In a week or two, we will commemorate the third anniversary of 9/11. Three years in which the president, given the opportunity and the resources of the greatest nation on this planet could not find and root out the man most responsible for the deaths of almost three thousand of our fellow Americans.
It is no surprise that in the GOP convention there seem to be so many elephants in the room. So many things that the Republicans will not speak of, even lie outright to avoid mentioning. They will tell us Kerry cuts all these weapons programs, but they won't tell us Cheney did the same on two-thirds of them. They will repeat the lie that Kerry did not vote to support our troops when he had his own version of the bill in hand to replace one he could not vote for. They will tell us that it is a good sign we haven't been attacked again in three years when the last attack on our soil by foreign terrorists took place eight yearsbefore 9/11.
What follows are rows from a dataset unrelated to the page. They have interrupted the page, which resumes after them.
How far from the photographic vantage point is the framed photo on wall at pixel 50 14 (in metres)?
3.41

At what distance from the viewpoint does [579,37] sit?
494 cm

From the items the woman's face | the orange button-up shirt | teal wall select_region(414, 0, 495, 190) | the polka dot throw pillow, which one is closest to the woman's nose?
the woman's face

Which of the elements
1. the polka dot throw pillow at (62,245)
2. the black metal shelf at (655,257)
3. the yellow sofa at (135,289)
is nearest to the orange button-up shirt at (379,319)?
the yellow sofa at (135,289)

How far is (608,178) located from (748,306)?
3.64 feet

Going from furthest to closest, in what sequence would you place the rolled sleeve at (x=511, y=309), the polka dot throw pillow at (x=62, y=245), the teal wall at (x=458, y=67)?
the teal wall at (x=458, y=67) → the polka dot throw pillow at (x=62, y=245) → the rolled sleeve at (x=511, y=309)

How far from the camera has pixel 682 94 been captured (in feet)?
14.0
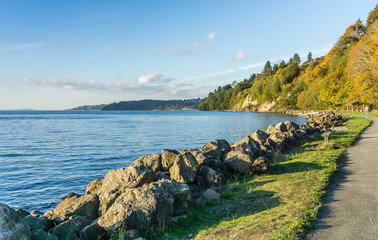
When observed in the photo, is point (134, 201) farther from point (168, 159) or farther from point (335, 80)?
point (335, 80)

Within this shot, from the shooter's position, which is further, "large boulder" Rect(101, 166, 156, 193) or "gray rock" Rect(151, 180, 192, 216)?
"large boulder" Rect(101, 166, 156, 193)

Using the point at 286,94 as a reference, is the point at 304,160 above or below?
below

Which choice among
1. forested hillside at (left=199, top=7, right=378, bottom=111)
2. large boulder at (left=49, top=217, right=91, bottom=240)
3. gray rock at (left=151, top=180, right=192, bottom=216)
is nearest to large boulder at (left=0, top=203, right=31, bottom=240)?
large boulder at (left=49, top=217, right=91, bottom=240)

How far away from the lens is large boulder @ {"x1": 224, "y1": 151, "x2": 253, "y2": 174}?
565 inches

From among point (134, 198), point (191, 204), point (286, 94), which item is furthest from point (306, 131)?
point (286, 94)

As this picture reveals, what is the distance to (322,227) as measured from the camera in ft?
22.8

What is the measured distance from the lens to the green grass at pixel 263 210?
7023 millimetres

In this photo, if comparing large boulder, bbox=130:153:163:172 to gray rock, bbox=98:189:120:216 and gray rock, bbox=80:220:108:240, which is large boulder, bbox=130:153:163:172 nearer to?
gray rock, bbox=98:189:120:216

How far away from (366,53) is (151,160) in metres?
41.9

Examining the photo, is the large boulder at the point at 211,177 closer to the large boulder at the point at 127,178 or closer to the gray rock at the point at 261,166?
the gray rock at the point at 261,166

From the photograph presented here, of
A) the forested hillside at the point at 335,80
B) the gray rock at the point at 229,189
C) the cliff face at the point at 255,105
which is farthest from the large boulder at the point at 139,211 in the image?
the cliff face at the point at 255,105

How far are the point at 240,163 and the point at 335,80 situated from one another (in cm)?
6877

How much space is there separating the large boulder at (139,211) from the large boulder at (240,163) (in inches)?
257

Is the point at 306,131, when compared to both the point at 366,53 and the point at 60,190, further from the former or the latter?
the point at 60,190
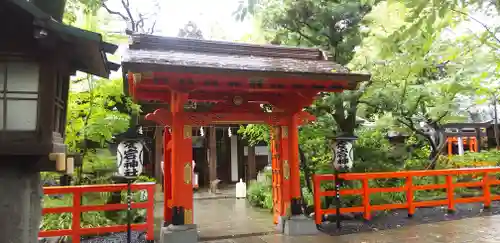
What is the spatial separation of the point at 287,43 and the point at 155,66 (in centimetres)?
574

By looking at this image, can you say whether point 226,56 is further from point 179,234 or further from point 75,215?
point 75,215

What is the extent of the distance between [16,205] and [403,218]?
29.2 feet

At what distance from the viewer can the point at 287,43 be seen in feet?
35.1

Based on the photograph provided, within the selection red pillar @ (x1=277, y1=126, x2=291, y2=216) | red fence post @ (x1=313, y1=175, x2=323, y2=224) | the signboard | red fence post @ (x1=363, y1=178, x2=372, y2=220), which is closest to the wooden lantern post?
the signboard

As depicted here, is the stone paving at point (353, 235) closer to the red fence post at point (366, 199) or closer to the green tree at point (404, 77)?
the red fence post at point (366, 199)

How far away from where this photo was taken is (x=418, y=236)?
760 cm

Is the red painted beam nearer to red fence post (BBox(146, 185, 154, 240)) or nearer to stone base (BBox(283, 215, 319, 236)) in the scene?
red fence post (BBox(146, 185, 154, 240))

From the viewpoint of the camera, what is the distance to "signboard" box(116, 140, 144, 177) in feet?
22.6

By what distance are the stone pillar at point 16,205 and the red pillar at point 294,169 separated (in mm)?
5225

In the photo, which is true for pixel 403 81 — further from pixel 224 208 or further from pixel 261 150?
pixel 261 150

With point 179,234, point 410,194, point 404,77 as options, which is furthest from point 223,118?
point 410,194

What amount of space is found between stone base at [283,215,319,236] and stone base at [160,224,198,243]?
2.16 meters

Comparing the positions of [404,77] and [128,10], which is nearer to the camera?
[404,77]

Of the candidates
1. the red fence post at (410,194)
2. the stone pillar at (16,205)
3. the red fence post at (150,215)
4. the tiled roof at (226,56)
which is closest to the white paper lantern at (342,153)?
the tiled roof at (226,56)
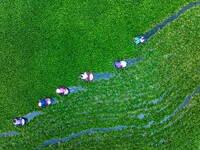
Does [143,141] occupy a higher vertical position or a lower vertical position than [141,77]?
lower

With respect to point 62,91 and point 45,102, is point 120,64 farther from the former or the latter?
point 45,102

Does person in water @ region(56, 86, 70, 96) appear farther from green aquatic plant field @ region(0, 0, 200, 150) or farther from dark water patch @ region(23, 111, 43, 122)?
dark water patch @ region(23, 111, 43, 122)

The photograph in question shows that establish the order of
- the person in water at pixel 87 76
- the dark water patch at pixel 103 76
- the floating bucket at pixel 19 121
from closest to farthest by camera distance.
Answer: the floating bucket at pixel 19 121 < the person in water at pixel 87 76 < the dark water patch at pixel 103 76

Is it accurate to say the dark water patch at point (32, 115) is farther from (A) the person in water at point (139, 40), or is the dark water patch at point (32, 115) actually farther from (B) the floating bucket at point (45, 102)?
(A) the person in water at point (139, 40)

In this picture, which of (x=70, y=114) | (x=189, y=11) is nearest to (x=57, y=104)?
(x=70, y=114)

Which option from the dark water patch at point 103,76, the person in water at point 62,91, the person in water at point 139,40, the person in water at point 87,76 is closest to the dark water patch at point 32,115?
the person in water at point 62,91

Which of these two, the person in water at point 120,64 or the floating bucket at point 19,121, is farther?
the person in water at point 120,64

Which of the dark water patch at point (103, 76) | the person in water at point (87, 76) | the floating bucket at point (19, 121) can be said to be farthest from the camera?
the dark water patch at point (103, 76)

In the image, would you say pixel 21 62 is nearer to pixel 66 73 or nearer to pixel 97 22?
pixel 66 73
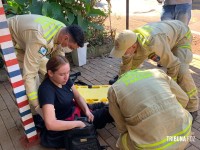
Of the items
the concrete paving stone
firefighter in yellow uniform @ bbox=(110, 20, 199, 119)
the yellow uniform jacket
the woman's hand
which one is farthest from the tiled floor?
firefighter in yellow uniform @ bbox=(110, 20, 199, 119)

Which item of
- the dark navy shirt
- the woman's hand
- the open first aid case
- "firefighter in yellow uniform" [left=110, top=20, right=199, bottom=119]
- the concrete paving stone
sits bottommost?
the concrete paving stone

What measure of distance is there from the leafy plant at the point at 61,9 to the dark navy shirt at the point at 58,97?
2066 millimetres

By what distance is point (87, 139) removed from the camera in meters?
2.24

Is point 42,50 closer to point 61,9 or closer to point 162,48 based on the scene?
point 162,48

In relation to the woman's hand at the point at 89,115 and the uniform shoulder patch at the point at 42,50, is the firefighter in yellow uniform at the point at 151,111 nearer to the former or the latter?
the woman's hand at the point at 89,115

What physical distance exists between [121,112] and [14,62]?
1.14 metres

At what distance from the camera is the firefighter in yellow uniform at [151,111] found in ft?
5.70

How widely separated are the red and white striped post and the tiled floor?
220 millimetres

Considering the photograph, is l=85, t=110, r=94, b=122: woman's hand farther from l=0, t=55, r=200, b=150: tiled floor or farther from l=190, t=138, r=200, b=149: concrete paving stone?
l=190, t=138, r=200, b=149: concrete paving stone

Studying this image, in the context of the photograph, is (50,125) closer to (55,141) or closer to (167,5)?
(55,141)

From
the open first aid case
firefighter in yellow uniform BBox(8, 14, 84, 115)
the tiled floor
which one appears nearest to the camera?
firefighter in yellow uniform BBox(8, 14, 84, 115)

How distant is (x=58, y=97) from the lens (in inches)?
92.1

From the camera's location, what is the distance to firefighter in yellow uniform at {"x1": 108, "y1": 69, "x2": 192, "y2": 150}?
1736 mm

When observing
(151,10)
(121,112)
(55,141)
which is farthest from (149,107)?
(151,10)
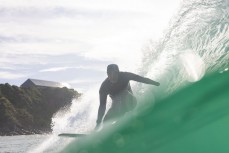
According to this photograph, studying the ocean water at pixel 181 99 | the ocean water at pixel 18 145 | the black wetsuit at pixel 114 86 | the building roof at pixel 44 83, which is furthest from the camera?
the building roof at pixel 44 83

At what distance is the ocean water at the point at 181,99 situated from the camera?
6095mm

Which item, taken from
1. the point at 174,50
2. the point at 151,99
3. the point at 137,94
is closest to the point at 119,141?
the point at 151,99

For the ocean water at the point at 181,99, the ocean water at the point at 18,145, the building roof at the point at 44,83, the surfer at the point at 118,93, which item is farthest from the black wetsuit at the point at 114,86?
the building roof at the point at 44,83

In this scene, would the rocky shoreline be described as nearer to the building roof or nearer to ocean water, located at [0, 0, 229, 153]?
the building roof

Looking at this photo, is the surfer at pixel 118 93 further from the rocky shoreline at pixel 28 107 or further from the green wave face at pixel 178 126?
the rocky shoreline at pixel 28 107

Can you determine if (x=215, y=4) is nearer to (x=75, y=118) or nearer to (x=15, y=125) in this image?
(x=75, y=118)

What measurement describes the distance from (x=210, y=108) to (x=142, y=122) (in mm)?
1232

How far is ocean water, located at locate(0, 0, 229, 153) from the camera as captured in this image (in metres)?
6.09

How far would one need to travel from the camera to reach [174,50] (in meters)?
9.13

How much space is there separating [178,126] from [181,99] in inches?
28.2

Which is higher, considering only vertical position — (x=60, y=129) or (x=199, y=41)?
(x=199, y=41)

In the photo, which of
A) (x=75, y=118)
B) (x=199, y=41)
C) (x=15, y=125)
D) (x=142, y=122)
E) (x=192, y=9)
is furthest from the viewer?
(x=15, y=125)

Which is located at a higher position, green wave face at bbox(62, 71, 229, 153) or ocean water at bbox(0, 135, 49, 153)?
green wave face at bbox(62, 71, 229, 153)

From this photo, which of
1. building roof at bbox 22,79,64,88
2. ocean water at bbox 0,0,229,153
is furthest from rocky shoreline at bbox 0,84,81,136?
ocean water at bbox 0,0,229,153
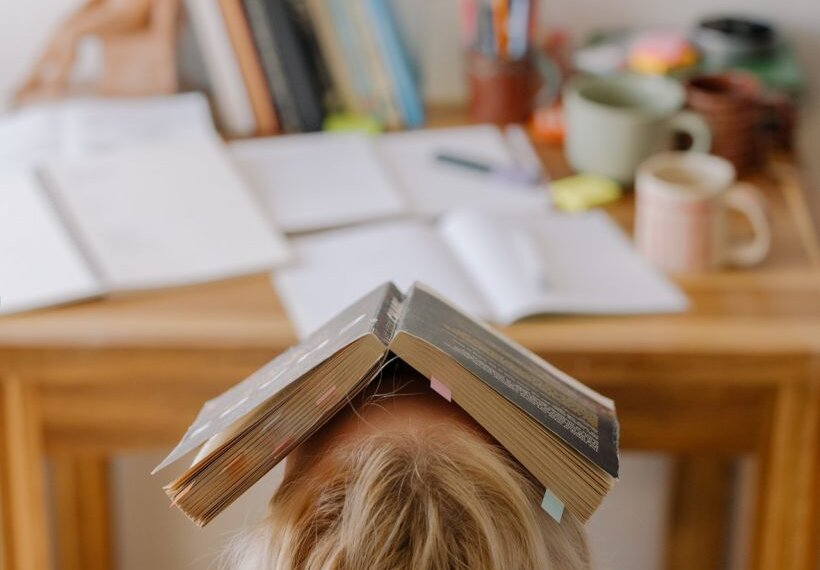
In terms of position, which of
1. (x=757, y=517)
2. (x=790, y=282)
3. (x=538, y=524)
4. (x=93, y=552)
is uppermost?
(x=538, y=524)

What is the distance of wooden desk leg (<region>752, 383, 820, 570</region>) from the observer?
1103 millimetres

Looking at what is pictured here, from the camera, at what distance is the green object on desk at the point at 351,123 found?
1.42 meters

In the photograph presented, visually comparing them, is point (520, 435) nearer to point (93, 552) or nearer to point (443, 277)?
point (443, 277)

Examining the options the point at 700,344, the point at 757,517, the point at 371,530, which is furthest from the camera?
the point at 757,517

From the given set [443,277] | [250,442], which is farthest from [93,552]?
[250,442]

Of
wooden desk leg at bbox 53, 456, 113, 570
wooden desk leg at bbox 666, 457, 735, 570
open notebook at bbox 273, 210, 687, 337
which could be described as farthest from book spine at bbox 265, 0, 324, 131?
wooden desk leg at bbox 666, 457, 735, 570

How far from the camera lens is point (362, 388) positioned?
0.62 m

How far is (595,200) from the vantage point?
1.29 metres

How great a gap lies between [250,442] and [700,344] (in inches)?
22.5

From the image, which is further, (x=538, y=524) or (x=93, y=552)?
(x=93, y=552)

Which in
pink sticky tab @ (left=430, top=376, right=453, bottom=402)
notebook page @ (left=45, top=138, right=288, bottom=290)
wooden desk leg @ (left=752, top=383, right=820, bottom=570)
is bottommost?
wooden desk leg @ (left=752, top=383, right=820, bottom=570)

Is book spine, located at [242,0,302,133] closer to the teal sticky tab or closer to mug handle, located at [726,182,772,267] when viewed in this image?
mug handle, located at [726,182,772,267]

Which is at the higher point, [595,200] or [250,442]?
[250,442]

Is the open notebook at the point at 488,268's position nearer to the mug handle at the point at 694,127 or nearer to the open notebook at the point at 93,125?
the mug handle at the point at 694,127
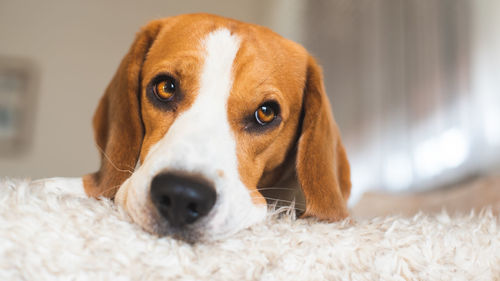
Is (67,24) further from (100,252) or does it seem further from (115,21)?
(100,252)

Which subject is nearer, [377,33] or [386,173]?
[386,173]

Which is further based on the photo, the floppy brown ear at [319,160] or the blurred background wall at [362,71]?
the blurred background wall at [362,71]

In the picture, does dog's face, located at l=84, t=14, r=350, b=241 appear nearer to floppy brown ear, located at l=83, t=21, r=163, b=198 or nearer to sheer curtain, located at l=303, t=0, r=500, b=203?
floppy brown ear, located at l=83, t=21, r=163, b=198

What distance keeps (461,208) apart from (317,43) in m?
3.25

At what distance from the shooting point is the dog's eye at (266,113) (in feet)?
4.20

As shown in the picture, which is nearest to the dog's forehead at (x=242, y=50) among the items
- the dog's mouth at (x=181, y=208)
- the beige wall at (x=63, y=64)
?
the dog's mouth at (x=181, y=208)

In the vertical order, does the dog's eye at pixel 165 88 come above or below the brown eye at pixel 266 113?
above

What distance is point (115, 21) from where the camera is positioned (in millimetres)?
6023

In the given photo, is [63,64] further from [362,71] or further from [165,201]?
[165,201]

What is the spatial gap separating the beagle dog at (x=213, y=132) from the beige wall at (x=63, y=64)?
452 centimetres

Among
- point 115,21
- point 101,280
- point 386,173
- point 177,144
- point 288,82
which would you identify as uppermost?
point 115,21

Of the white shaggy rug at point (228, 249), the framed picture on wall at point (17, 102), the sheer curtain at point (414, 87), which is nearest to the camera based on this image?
the white shaggy rug at point (228, 249)

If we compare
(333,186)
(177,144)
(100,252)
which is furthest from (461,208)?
(100,252)

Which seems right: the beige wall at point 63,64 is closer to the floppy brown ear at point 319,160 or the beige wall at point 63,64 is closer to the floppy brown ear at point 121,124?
the floppy brown ear at point 121,124
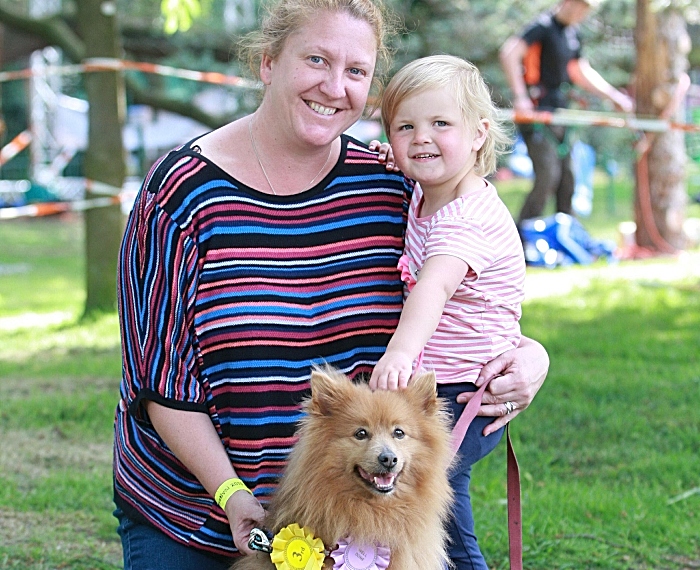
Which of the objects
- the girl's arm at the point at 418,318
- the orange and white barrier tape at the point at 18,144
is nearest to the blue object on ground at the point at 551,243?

In short, the Republicans will tell us to ignore their candidate's failings and overestimate his strength on faulty evidence and scare us out of seeking a better candidate by telling us the sky will fall if we don't have George W. at the helm. Well, I for one am not afraid, and I will not be emotionally blackmailed into forgiving errors that Bush will not admit. I will not be frightened into re-electing a man who did not do the job right the first time he had the chance to.

So be afraid Bush, be very afraid, because many of us will not be.